The original description is the one you wrote in order to organize for yourself the scene, to know as an author what's there. Afterwards, when you re-read and edit your work, you have to tighten the screws, so that the anonymous reader's eyes and brain follow the story smoothly.
-------------------
1 - Since the bathtub is moldy, we add another details of old decay
2 - We put the water here, so that we don't cram everything into the next sentence. The next sentence delivers the boy, he is the center, so it should have as little debris as possible, except for the one he's lying face down on..
-------------------

I narrowed my eyes searching for a sign of attack. Not seeing anything I shuddered and gasped grabbing the sink for support as I let my enhanced senses recede. - Right, what goes on here? She suddenly decides to see if anyone else is attacking? That's odd. You have to spell it out like that after she is shocked by her appearance, she automatically tenses and looks around once more, but no one is attacking, and she allows herself to relax and shake a bit. Which is what I believe you had in mind, but wrote it more as a plot-memo for yourself, not a smooth description for the unknown reader.

“Whoa.” I whispered before swallowing and kneeling beside the motionless body on the floor, carefully avoiding the water bubbling up from the floor where the pipes had been. I placed two slender fingers on his neck. - four thing here:
1. There is one 'floor' too many
2. I whispered before swallowing and kneeling - an orphaned 'swallowing' here, which warrants a few additional words as description like 'swallowing back a lump in my throat' or something
3. where the pipes had been - The pipes are still there, only torn and broken
4. I placed two slender fingers - One described other people having slender fingers, auburn hair, trim butt, etc., and one perhaps describes oneself like that when meditating in front of the mirror, but these details look out of place in an action scene or its immediate aftermath.

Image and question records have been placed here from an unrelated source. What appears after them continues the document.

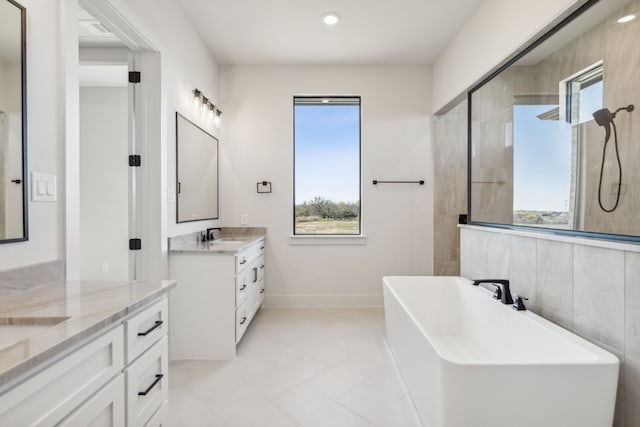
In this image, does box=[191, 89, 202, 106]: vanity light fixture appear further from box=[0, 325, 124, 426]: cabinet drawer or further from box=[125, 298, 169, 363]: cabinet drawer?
box=[0, 325, 124, 426]: cabinet drawer

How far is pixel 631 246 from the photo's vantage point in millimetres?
1334

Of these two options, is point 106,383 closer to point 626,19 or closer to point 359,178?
point 626,19

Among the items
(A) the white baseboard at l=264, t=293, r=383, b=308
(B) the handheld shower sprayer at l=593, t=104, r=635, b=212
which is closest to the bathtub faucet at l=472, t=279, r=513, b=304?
(B) the handheld shower sprayer at l=593, t=104, r=635, b=212

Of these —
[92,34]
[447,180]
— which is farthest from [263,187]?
[447,180]

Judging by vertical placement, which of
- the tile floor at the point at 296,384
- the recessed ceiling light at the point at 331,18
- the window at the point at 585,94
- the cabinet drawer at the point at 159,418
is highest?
the recessed ceiling light at the point at 331,18

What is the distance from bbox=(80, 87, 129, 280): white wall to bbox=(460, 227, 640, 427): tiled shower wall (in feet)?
12.6

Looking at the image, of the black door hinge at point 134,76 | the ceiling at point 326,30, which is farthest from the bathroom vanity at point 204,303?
the ceiling at point 326,30

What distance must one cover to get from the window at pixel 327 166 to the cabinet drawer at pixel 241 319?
4.39ft

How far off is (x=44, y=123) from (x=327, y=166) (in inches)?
115

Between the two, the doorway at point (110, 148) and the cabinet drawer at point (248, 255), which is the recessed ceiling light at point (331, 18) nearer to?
the doorway at point (110, 148)

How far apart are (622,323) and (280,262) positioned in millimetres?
3037

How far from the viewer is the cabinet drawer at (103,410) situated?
84cm

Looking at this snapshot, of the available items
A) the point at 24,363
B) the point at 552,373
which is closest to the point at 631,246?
the point at 552,373

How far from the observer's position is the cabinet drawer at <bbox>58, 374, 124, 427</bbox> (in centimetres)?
84
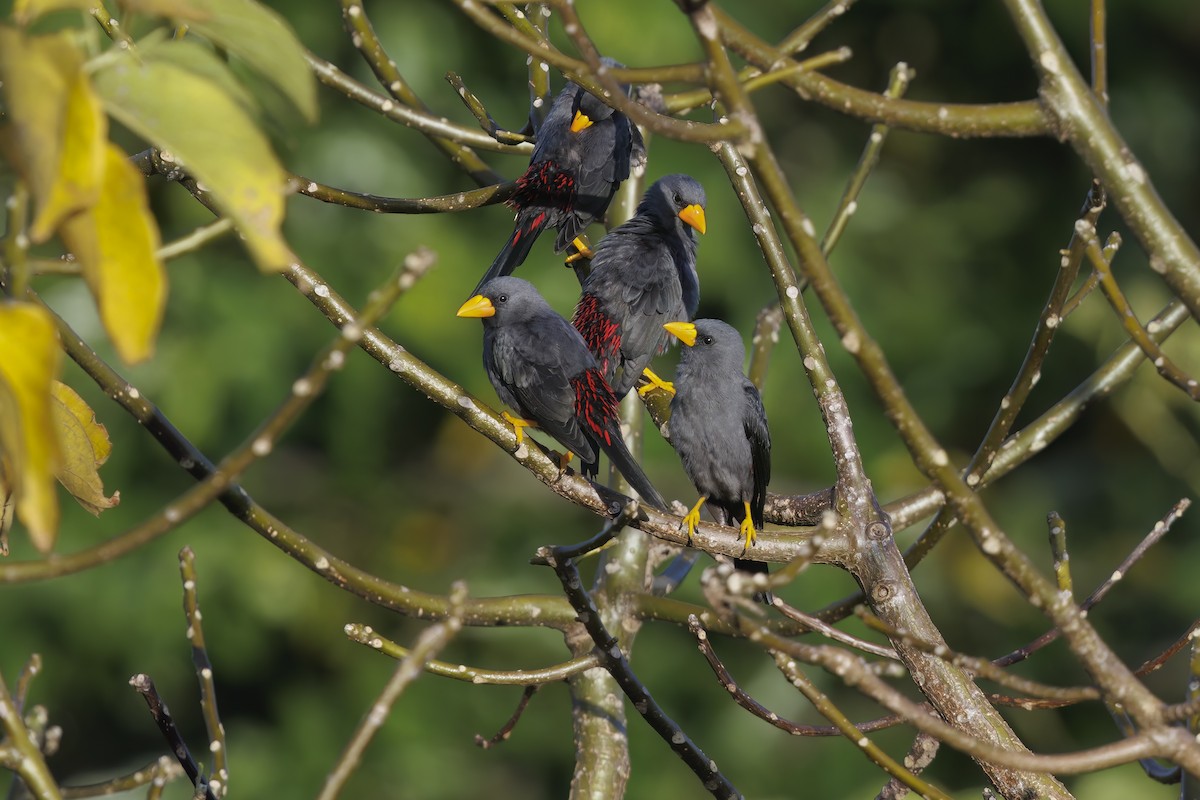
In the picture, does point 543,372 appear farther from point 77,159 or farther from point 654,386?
point 77,159

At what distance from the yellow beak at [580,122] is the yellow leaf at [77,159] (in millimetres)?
2282

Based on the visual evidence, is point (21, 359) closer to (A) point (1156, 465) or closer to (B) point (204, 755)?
A: (B) point (204, 755)

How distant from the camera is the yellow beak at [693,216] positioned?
3268 mm

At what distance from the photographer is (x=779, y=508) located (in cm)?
276

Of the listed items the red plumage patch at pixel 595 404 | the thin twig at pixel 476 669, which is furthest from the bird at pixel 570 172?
the thin twig at pixel 476 669

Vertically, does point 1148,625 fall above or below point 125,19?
above

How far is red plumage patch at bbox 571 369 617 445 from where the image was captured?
2.52 meters

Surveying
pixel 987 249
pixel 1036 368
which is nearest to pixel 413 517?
pixel 987 249

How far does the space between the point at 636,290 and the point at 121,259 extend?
2.14m

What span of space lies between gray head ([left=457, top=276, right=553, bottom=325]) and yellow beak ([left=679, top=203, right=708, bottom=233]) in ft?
1.67

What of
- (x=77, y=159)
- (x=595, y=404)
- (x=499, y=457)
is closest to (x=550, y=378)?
(x=595, y=404)

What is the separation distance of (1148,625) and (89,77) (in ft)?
24.2

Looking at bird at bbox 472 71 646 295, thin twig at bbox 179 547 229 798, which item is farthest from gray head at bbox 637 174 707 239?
thin twig at bbox 179 547 229 798

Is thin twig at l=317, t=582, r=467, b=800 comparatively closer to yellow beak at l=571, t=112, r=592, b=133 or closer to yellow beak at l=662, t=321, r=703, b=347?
yellow beak at l=662, t=321, r=703, b=347
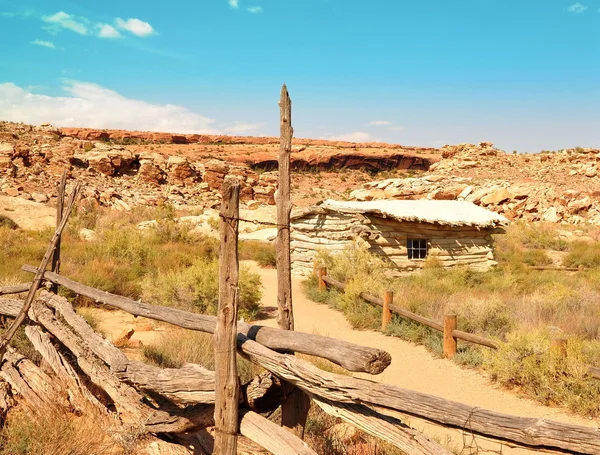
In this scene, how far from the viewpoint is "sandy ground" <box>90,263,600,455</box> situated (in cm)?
513

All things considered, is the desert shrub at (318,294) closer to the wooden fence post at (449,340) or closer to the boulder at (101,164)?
the wooden fence post at (449,340)

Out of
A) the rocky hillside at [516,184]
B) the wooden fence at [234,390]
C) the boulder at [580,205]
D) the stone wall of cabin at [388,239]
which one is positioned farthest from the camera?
the rocky hillside at [516,184]

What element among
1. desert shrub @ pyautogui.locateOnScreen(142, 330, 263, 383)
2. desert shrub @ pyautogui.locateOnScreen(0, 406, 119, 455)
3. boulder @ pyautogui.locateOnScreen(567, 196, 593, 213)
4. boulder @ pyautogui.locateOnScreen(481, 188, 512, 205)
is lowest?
desert shrub @ pyautogui.locateOnScreen(142, 330, 263, 383)

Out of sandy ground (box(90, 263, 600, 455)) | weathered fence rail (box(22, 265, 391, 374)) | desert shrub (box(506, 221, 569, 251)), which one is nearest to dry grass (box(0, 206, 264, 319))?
sandy ground (box(90, 263, 600, 455))

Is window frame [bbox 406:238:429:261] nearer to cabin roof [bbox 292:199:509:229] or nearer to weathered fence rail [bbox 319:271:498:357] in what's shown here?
cabin roof [bbox 292:199:509:229]

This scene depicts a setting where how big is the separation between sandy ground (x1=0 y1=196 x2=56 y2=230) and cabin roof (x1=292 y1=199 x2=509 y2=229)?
42.3 ft

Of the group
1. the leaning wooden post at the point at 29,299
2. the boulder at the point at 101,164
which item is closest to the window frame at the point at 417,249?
the leaning wooden post at the point at 29,299

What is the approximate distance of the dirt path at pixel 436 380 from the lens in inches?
214

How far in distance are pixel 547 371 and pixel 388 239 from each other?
856cm

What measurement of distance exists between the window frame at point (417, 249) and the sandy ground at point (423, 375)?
5.05m

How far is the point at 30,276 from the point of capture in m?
9.87

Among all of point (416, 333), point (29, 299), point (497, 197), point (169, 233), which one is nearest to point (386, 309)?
point (416, 333)

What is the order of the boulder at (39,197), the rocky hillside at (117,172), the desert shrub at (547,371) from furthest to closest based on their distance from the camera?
the rocky hillside at (117,172)
the boulder at (39,197)
the desert shrub at (547,371)

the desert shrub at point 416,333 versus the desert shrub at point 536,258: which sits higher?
the desert shrub at point 416,333
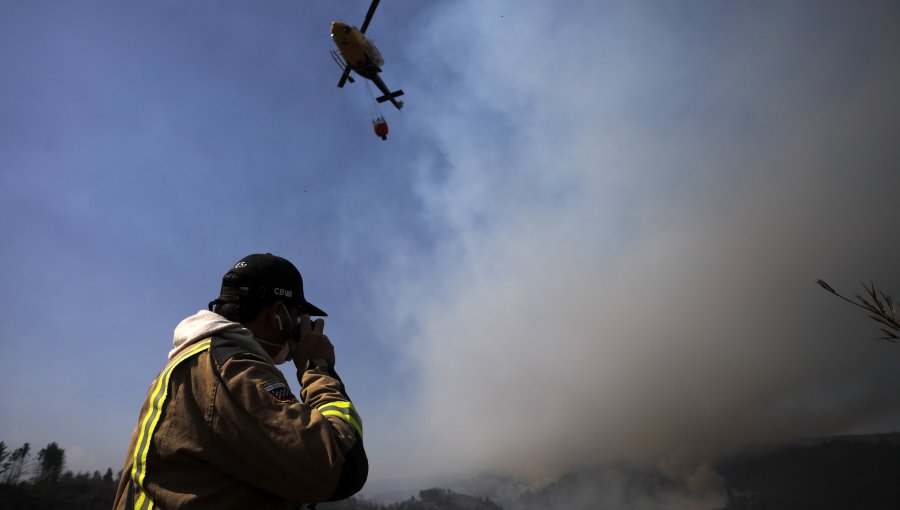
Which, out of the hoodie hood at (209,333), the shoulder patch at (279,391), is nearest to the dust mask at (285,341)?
the hoodie hood at (209,333)

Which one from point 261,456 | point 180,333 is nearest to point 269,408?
point 261,456

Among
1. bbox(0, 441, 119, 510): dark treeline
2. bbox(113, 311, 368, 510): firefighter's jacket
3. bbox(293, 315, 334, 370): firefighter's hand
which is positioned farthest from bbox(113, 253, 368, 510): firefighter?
bbox(0, 441, 119, 510): dark treeline

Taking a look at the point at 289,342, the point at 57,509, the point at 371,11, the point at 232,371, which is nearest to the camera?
the point at 232,371

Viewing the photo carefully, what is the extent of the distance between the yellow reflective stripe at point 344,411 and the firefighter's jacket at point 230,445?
141 mm

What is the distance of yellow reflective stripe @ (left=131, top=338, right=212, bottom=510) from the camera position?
2473 millimetres

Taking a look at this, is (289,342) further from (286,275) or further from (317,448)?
(317,448)

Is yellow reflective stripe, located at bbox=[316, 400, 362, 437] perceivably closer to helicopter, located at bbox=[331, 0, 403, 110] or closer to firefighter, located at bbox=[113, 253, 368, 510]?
firefighter, located at bbox=[113, 253, 368, 510]

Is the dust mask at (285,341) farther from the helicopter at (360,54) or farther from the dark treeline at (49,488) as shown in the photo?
the dark treeline at (49,488)

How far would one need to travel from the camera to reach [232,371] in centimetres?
260

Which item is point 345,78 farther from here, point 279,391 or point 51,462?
point 51,462

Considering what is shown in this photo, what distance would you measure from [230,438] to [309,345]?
1.22 meters

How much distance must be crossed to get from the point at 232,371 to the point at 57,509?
486 feet

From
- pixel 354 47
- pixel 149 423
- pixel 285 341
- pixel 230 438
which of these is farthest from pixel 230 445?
pixel 354 47

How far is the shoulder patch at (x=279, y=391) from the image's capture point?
2.62m
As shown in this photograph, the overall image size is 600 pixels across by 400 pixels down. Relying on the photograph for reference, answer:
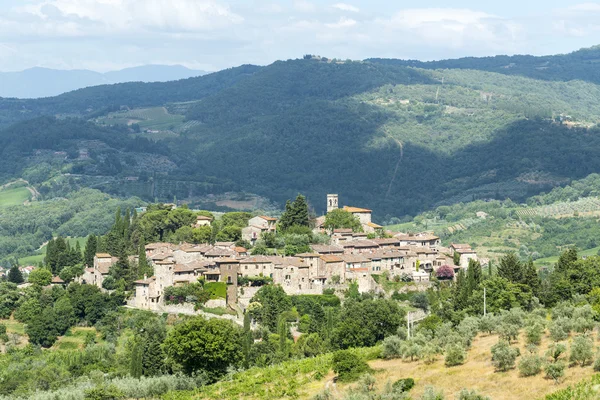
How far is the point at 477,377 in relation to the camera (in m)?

His blond hair was matted with sweat and as I looked closer, I bit my lip nervously, blood. - You yourself probably see that this sentence has a funny rhythm. I think the easiest way to cure it is to have it end after 'nervously' and add a dramatic short sentence - 'There was also blood.' Concerning internal logical consistensy - you've introduced toilet water into the equation, and there's blood too, so I think the sweat is too much. Three liquids make the reader confused. Cut it down to two liquids.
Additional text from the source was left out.